Excerpted passage:
————
Mark Kinsey Stephenson is an American-born actor most famous for his role as Randolph Carter in the H.P. Lovecraft film adaptation named The Unnamable and its sequel The Unnamable II: The Statement of Randolph Carter; the latter covered the whole of Lovecraft's story, The Statement of Randolph Carter, in about ten minutes.

Biography

Career
Although Mark Kinsey Stephenson played the lead role in The Unnamable and its sequel, it almost wasn't to be on the grounds that he wasn't 'cosmetically suited' for a lead role. In other words, he was deemed a little less good looking than your average star. The director, Jean-Paul Oullette, fought for his lead spot in the film and won, which proved to be a successful move and the films quickly earned the respect of many a teenager worried about what the opposite sex think of their looks.

Since then Stephenson has had very few roles, mostly very minor roles. He also has writing in his credits as he wrote Someone is Watching for television in 2000. Mark is still active in the industry, but is scarcely given any work nowadays.
————
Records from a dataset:
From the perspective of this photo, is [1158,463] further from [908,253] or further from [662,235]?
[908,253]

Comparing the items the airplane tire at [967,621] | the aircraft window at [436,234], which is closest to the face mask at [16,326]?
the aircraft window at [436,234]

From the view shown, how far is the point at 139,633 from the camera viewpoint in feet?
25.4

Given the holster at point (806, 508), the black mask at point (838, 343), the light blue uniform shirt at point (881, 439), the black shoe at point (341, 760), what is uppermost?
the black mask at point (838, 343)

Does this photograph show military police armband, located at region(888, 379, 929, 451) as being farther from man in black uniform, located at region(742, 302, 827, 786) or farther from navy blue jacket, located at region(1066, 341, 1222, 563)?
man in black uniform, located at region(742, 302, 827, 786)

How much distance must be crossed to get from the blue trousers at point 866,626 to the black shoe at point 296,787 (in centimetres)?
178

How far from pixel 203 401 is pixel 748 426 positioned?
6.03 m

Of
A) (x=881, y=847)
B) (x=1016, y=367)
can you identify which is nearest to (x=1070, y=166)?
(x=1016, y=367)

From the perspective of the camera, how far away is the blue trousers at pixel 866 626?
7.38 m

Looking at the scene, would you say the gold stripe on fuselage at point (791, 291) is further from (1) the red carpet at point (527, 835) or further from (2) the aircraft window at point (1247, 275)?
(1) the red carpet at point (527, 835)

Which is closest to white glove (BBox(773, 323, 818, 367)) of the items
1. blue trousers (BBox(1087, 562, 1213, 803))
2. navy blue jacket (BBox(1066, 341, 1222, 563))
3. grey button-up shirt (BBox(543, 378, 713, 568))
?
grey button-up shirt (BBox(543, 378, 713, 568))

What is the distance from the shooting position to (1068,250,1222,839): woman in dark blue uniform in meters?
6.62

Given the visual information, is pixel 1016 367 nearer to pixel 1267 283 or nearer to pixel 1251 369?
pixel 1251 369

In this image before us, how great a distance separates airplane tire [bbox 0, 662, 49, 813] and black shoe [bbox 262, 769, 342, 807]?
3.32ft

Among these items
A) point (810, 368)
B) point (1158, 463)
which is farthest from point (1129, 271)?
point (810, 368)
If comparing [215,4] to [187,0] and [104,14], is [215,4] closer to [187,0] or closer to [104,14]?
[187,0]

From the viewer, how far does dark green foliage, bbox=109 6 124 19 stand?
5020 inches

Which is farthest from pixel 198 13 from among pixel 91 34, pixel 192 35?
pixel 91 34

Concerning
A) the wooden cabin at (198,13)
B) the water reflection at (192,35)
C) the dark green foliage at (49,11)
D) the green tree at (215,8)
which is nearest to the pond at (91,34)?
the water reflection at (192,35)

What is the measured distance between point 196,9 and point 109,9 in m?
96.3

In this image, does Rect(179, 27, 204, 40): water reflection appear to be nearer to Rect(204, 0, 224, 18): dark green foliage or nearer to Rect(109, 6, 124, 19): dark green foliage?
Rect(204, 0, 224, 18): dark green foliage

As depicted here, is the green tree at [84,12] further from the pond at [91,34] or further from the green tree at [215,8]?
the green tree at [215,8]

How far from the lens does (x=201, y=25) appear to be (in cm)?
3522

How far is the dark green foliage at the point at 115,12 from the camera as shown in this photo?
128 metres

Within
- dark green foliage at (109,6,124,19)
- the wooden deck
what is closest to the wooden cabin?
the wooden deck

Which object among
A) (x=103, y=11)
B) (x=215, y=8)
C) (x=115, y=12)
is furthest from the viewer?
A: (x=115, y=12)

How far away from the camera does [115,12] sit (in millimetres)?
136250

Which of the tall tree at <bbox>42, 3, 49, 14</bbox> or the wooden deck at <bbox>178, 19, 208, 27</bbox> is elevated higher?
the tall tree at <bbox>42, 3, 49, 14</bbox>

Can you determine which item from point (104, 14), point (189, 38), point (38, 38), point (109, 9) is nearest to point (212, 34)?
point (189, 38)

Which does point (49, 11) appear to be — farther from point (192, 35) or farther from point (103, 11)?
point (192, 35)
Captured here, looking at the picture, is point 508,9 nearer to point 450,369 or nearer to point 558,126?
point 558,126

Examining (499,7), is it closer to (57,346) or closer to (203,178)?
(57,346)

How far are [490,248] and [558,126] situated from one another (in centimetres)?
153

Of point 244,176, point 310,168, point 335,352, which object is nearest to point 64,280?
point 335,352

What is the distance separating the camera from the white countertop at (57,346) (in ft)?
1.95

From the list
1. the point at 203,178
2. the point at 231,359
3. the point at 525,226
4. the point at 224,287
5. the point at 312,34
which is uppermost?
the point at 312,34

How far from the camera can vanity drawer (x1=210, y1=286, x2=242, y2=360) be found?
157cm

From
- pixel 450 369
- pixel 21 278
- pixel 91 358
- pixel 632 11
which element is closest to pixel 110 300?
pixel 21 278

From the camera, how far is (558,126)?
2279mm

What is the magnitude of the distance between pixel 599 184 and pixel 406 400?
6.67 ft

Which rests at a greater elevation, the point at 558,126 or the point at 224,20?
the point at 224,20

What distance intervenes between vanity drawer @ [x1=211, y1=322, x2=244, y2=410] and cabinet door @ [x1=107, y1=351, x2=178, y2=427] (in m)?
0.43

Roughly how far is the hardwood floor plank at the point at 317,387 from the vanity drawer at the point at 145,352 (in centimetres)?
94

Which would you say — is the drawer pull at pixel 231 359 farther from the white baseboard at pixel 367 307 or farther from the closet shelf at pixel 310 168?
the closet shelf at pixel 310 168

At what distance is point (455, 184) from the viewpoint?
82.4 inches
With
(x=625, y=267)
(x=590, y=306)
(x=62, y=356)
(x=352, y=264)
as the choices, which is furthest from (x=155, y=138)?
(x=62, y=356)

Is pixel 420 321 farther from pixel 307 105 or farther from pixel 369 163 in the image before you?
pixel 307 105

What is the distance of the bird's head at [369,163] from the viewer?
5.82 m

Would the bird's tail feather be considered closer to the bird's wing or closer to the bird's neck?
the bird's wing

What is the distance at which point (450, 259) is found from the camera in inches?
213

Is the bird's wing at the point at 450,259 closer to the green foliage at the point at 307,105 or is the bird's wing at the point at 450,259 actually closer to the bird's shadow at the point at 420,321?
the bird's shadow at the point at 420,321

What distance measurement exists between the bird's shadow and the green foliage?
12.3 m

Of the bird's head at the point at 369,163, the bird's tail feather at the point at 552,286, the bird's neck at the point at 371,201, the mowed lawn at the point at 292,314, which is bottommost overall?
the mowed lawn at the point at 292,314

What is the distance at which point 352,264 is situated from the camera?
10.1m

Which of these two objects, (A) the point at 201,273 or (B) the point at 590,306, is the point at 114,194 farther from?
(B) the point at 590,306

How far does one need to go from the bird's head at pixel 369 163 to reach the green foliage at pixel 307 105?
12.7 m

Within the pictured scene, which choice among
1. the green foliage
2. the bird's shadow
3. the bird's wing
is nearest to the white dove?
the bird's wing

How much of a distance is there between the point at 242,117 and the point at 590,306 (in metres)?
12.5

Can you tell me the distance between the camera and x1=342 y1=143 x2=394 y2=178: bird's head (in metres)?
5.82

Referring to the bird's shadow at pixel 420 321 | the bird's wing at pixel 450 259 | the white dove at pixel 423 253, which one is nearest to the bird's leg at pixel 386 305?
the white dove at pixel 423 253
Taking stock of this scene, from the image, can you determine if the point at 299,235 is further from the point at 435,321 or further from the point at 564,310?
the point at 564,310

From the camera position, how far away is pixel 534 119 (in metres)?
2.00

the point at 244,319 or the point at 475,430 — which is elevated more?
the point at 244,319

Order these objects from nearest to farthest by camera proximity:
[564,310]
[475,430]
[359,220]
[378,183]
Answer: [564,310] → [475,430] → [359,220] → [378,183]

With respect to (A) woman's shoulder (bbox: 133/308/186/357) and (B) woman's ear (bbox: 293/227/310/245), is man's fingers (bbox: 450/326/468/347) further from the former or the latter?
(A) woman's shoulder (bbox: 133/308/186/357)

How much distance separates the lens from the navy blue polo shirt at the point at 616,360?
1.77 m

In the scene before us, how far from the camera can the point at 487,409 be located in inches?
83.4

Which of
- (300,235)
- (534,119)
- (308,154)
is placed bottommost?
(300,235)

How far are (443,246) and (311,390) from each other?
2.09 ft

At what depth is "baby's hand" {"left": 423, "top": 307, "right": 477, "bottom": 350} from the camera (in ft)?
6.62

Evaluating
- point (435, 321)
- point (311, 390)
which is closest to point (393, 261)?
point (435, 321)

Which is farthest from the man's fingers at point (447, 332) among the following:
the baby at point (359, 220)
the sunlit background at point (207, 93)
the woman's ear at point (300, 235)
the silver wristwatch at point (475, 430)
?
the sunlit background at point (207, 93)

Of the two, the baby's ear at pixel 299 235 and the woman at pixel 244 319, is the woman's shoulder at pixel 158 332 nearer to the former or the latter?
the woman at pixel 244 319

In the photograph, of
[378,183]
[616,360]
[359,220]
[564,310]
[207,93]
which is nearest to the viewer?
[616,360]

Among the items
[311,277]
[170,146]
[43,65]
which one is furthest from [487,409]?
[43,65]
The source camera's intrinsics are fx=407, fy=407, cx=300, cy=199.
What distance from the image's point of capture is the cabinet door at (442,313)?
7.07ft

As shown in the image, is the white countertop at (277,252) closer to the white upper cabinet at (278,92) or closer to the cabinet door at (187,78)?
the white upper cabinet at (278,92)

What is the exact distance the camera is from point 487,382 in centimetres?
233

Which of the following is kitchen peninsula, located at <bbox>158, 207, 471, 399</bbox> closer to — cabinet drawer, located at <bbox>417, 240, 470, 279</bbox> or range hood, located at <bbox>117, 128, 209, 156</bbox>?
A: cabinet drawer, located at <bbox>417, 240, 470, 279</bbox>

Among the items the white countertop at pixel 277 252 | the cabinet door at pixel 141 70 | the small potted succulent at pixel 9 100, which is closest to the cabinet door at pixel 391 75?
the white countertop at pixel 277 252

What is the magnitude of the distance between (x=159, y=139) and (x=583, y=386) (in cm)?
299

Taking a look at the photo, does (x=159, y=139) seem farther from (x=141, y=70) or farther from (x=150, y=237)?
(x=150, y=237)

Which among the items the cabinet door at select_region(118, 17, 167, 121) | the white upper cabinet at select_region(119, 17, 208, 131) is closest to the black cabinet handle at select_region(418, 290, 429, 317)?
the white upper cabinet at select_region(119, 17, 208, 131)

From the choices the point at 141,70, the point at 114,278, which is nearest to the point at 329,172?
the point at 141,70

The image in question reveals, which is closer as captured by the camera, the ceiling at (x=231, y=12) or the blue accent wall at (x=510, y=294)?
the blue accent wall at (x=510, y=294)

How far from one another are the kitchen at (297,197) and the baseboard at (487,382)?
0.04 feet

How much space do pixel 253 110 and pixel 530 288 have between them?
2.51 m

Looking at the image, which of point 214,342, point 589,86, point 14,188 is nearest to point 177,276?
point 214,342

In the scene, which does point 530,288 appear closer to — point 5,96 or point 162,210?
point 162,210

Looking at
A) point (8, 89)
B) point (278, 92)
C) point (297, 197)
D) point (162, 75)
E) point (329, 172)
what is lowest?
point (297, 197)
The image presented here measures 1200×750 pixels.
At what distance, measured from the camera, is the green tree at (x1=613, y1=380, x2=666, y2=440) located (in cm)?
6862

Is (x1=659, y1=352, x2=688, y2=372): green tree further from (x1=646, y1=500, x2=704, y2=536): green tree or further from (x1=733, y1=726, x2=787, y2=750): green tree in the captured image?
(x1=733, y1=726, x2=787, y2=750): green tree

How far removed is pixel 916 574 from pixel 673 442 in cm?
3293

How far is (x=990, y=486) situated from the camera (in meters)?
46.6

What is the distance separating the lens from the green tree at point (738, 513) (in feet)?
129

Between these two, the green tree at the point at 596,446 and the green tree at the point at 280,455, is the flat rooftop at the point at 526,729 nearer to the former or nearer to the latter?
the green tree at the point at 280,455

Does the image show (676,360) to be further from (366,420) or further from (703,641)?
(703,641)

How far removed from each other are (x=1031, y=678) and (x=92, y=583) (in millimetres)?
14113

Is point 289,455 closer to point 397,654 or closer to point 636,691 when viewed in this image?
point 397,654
————
Repeat the biography of Mark Kinsey Stephenson in full, word for word. The records were drawn from a source other than the one that supplied the text.

Mark Kinsey Stephenson is an American-born actor most famous for his role as Randolph Carter in the H.P. Lovecraft film adaptation named The Unnamable and its sequel The Unnamable II: The Statement of Randolph Carter; the latter covered the whole of Lovecraft's story, The Statement of Randolph Carter, in about ten minutes.

Biography

Career
Although Mark Kinsey Stephenson played the lead role in The Unnamable and its sequel, it almost wasn't to be on the grounds that he wasn't 'cosmetically suited' for a lead role. In other words, he was deemed a little less good looking than your average star. The director, Jean-Paul Oullette, fought for his lead spot in the film and won, which proved to be a successful move and the films quickly earned the respect of many a teenager worried about what the opposite sex think of their looks.

Since then Stephenson has had very few roles, mostly very minor roles. He also has writing in his credits as he wrote Someone is Watching for television in 2000. Mark is still active in the industry, but is scarcely given any work nowadays.